Aedesius sendo de idade avançada (e, portanto, provavelmente sendo o mais respeitável aos olhos de seus alunos) colocou Juliano em contato com seus quatro melhores alunos em Pérgamo: Maximus de Éfeso, Prisco – que é conhecido como um filósofo neoplatónico de Thesprotia, Crisâncio de Sardes e Eusébio de Caria ou Emesa, o chamado “filósofo silencioso” ou Pittacàs. Todos os quatro, mas principalmente Maximus como já mencionado, contribuiu decisivamente para a separação de Juliano da religião cristã e sua volta à antiga religião.

Juliano continuou seus estudos em Atenas sob a tutoria de dois professores famosos de retórica: Imerius de Proussa e Prohaeresius de Cesaréia ou da Arménia, um estudioso cristão que morreu em 368. Foi em Atenas que Juliano conheceu São Basílio o Grande (Basílio de Cesaréia) e Gregório de Nazianzo, que também estavam lá como aluno.

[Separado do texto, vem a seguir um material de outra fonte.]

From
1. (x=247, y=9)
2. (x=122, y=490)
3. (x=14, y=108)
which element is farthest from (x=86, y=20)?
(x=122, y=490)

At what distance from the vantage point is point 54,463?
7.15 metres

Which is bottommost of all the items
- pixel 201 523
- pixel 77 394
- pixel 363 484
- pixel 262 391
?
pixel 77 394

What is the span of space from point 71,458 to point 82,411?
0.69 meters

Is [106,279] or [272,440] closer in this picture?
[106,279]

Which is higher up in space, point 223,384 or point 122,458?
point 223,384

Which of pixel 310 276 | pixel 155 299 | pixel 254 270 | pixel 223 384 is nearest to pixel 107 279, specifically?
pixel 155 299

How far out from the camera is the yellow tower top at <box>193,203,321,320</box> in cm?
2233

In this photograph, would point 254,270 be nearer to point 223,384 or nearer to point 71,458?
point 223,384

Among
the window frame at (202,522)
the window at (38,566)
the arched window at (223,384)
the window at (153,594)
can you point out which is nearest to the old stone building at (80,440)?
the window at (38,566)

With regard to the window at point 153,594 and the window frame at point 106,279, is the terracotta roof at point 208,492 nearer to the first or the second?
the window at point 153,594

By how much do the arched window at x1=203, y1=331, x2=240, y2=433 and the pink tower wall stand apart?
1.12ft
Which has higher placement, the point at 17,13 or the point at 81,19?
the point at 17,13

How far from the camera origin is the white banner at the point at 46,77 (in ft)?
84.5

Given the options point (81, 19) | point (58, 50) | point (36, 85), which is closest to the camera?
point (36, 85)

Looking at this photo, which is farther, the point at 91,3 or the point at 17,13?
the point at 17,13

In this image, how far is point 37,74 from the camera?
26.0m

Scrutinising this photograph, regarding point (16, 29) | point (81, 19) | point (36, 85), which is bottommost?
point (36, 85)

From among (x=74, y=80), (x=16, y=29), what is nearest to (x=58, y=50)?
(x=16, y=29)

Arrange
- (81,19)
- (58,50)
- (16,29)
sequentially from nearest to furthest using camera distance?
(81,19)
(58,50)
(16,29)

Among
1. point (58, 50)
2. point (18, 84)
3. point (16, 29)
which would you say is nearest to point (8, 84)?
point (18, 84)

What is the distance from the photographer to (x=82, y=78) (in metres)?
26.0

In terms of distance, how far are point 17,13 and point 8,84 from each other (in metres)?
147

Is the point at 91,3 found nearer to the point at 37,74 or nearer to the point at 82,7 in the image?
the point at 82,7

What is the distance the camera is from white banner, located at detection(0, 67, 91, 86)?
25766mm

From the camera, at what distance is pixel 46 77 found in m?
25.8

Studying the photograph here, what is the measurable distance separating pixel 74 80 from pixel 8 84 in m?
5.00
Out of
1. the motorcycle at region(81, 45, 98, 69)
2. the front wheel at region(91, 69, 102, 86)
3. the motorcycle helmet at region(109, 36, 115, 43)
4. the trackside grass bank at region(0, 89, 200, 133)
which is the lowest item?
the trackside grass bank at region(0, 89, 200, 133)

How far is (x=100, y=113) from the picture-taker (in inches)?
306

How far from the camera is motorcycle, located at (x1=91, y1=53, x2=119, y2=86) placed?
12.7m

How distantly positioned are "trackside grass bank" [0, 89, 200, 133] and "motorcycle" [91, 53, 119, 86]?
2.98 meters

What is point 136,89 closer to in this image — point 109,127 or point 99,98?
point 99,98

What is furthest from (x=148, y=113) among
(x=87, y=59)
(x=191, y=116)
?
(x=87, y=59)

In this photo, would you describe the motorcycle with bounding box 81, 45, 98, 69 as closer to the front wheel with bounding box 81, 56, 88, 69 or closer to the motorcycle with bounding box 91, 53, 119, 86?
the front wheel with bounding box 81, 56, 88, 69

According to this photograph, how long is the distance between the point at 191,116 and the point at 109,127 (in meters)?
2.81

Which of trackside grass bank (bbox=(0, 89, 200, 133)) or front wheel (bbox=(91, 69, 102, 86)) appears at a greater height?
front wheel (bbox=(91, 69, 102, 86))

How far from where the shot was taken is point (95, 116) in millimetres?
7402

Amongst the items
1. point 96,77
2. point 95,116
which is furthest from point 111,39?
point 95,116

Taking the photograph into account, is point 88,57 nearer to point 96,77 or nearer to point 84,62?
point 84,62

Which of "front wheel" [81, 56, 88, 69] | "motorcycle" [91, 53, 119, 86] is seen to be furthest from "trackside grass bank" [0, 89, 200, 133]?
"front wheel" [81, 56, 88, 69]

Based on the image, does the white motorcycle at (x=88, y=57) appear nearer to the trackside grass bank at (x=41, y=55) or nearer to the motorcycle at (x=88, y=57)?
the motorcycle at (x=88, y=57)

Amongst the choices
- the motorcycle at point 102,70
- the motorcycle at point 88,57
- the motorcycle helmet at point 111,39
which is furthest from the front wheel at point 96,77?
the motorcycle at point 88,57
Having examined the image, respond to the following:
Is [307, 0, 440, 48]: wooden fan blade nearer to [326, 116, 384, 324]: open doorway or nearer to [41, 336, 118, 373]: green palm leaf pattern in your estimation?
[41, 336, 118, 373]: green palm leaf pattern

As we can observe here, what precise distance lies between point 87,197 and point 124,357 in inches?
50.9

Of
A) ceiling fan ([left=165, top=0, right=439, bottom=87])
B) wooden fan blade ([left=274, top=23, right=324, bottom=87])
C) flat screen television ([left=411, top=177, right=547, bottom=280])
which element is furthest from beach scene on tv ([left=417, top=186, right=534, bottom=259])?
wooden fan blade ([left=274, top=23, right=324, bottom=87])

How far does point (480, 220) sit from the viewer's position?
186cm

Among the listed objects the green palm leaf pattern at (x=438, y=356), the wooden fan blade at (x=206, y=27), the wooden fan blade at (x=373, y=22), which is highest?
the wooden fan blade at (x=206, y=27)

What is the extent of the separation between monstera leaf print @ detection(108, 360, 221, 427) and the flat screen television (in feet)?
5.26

Posteriormente Juliano casou-se com Helen, filha de Constantino, o Grande e irmã do imperador Constâncio II. Este casamento provavelmente o salvou da segunda rodada de expurgos, mas seu irmão Gallus foi executado em 355 sob as ordens imperiais. No entanto, o jovem Juliano também foi protegido pela educada e inteligente Flavia Aurelia Eusébia (†360), a segunda esposa de Constâncio II (337-360).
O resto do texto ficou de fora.